**What you have to do**
Images excluded, return every record exactly as it reads.

**Records for this exercise**
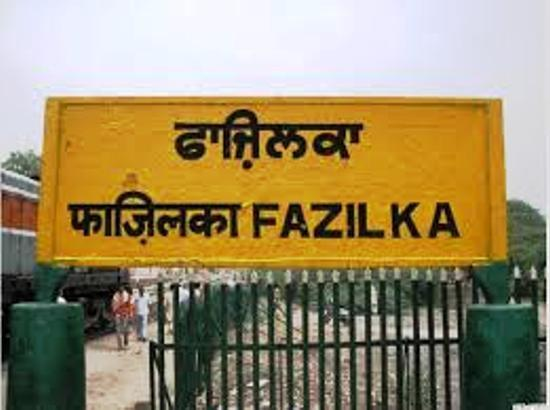 5 more Corona +ve reported in Fazilka, active cases tally reach 111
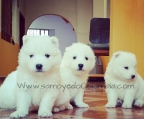 Kennel samojed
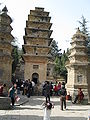 Pagoda Forest9.JPG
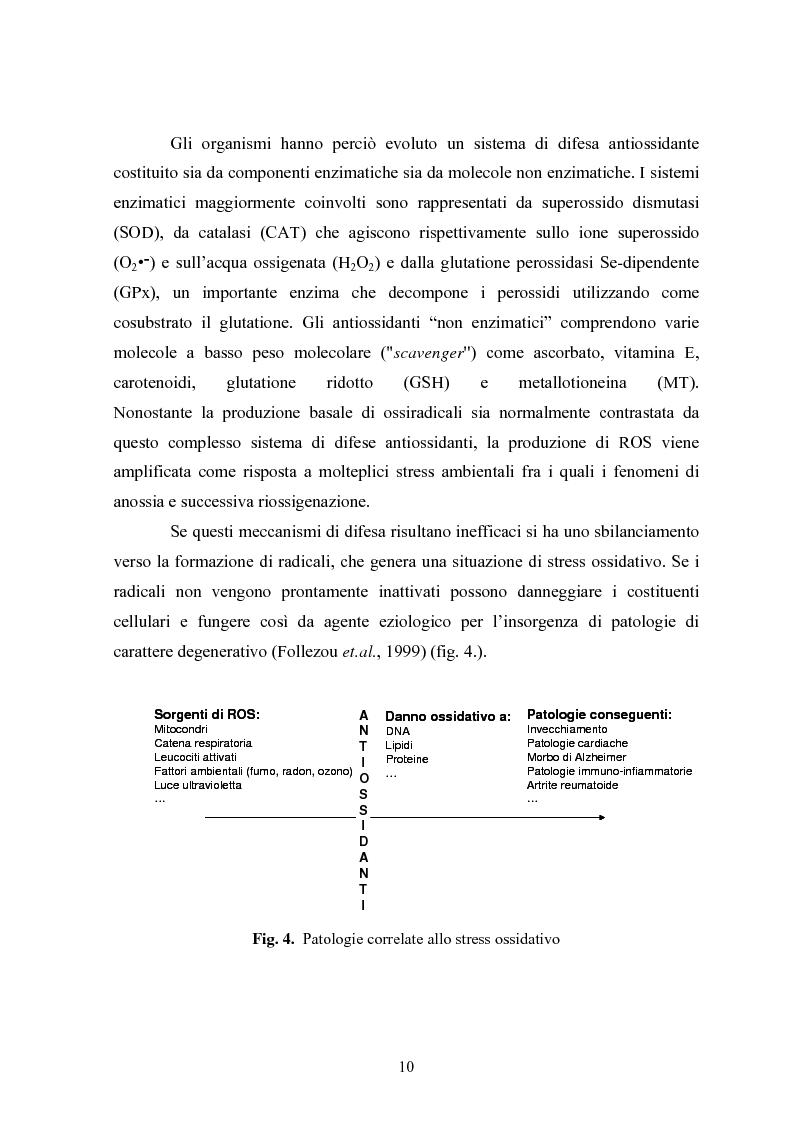 Anteprima della tesi: Studio in chemostato della produzione di superossidodismutasi con kluyveromices Marxianus, Pagina 5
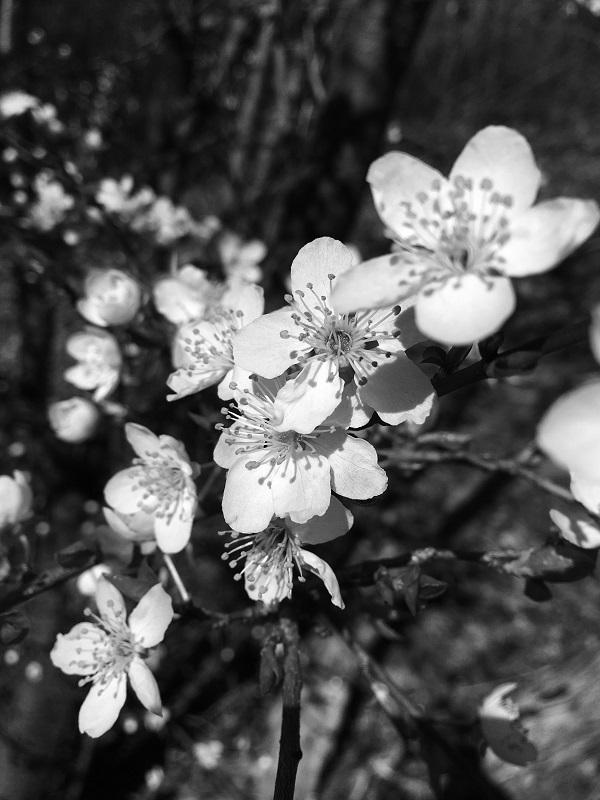 The plum tree in Tavaron's garden is blooming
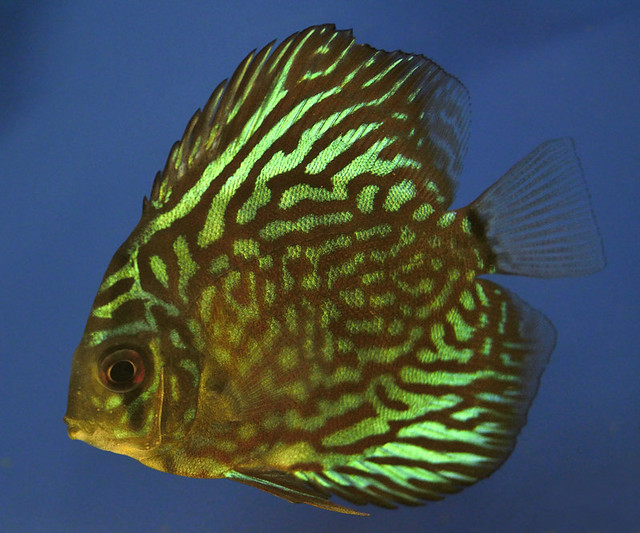 Green discus fish Flickr - Photo Sharing!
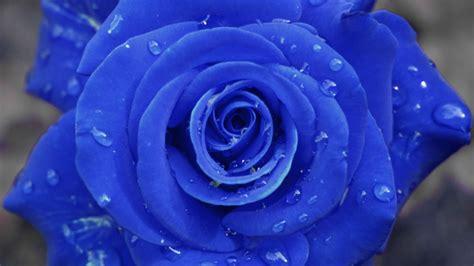 Weiß Blühende Blumen by Die 73 Besten Blaue Hintergrundbilder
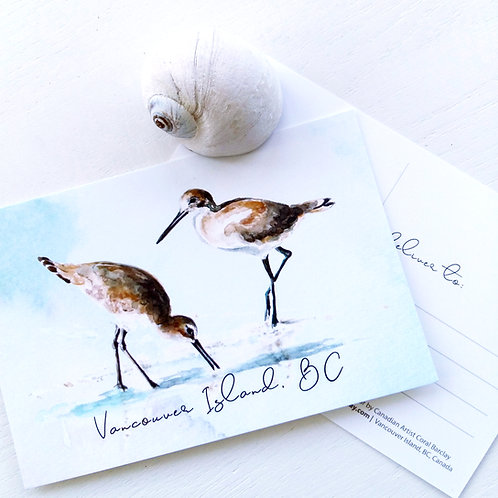 Sandpipers, POSTCARD, Vancouver Island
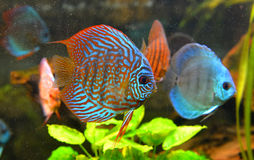 Baby discus fish Royalty Free Stock Images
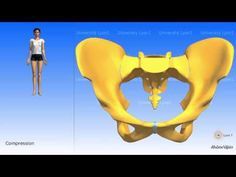 Arthrology of the pelvis the symphysis pubis Youtube, Muscle, Plunge Pool, Learning, Muscles, Youtubers, Youtube Movies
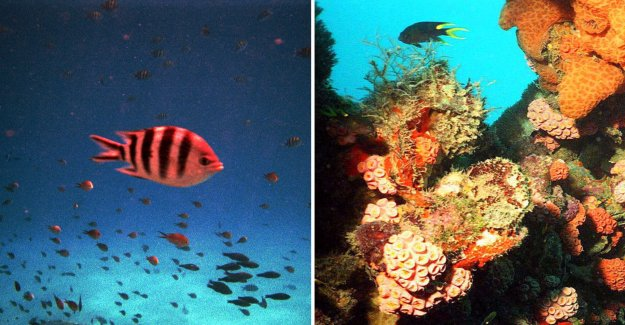 The new discovery is More coral than previously thought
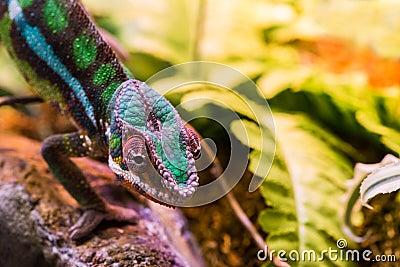 Chameleon between leaves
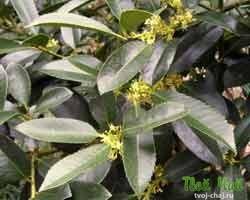 Зеленый чай кудин
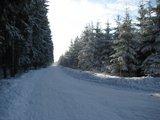 thumbnail - Winterwanderweg zur Hohen Tanne - Großbreitenbach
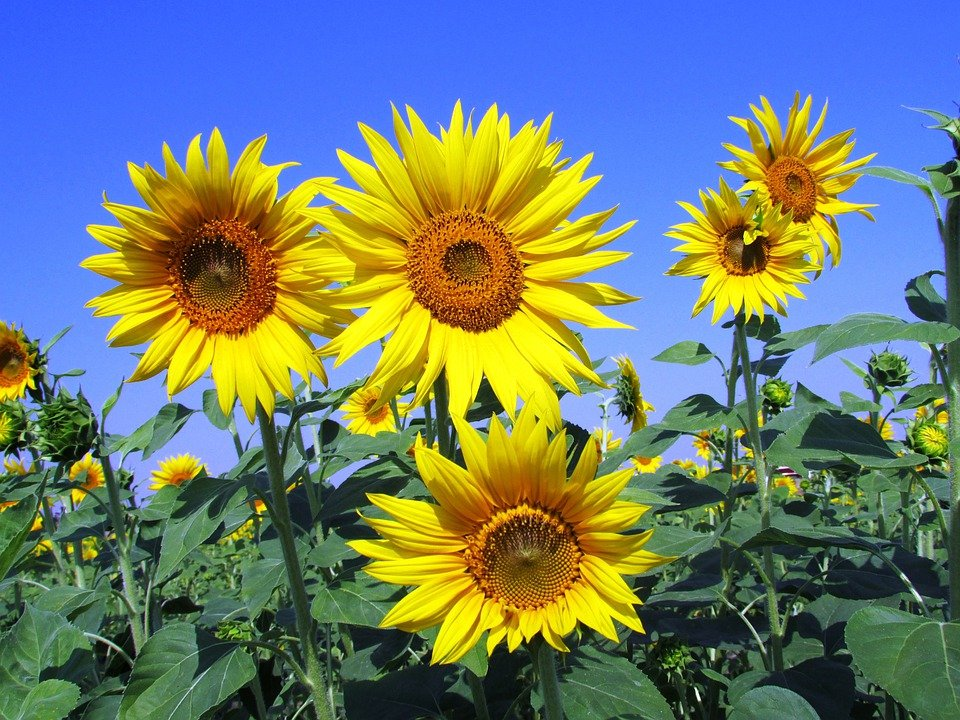 sunflower  free images on pixabay, Beautiful flower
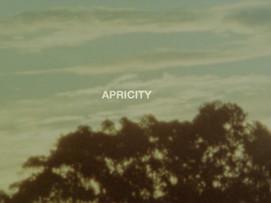 apricity [2020]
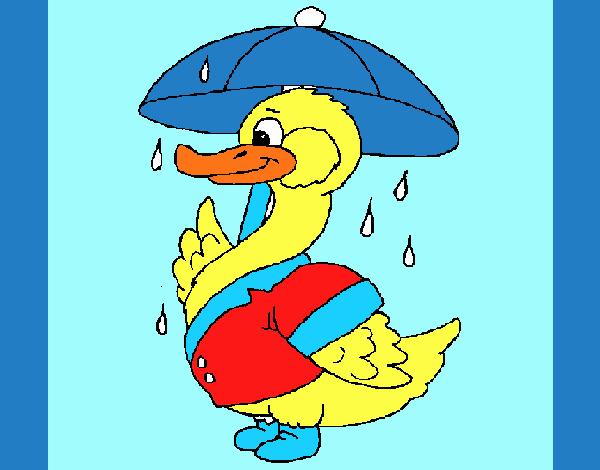 Pato bajo la lluvia
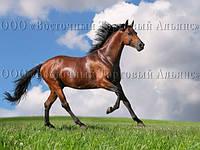 Печать съедобного фото - А4 - Сахарная бумага - Лошадь №1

**Finished task**
 5 more Corona +ve reported in Fazilka, active cases tally reach 111
 Kennel samojed
 Pagoda Forest9.JPG
 Anteprima della tesi: Studio in chemostato della produzione di superossidodismutasi con kluyveromices Marxianus, Pagina 5
 The plum tree in Tavaron's garden is blooming
 Green discus fish Flickr - Photo Sharing!
 Weiß Blühende Blumen by Die 73 Besten Blaue Hintergrundbilder
 Sandpipers, POSTCARD, Vancouver Island
 Baby discus fish Royalty Free Stock Images
 Arthrology of the pelvis the symphysis pubis Youtube, Muscle, Plunge Pool, Learning, Muscles, Youtubers, Youtube Movies
 The new discovery is More coral than previously thought
 Chameleon between leaves
 Зеленый чай кудин
 thumbnail - Winterwanderweg zur Hohen Tanne - Großbreitenbach
 sunflower  free images on pixabay, Beautiful flower
 apricity [2020]
 Pato bajo la lluvia
 Печать съедобного фото - А4 - Сахарная бумага - Лошадь №1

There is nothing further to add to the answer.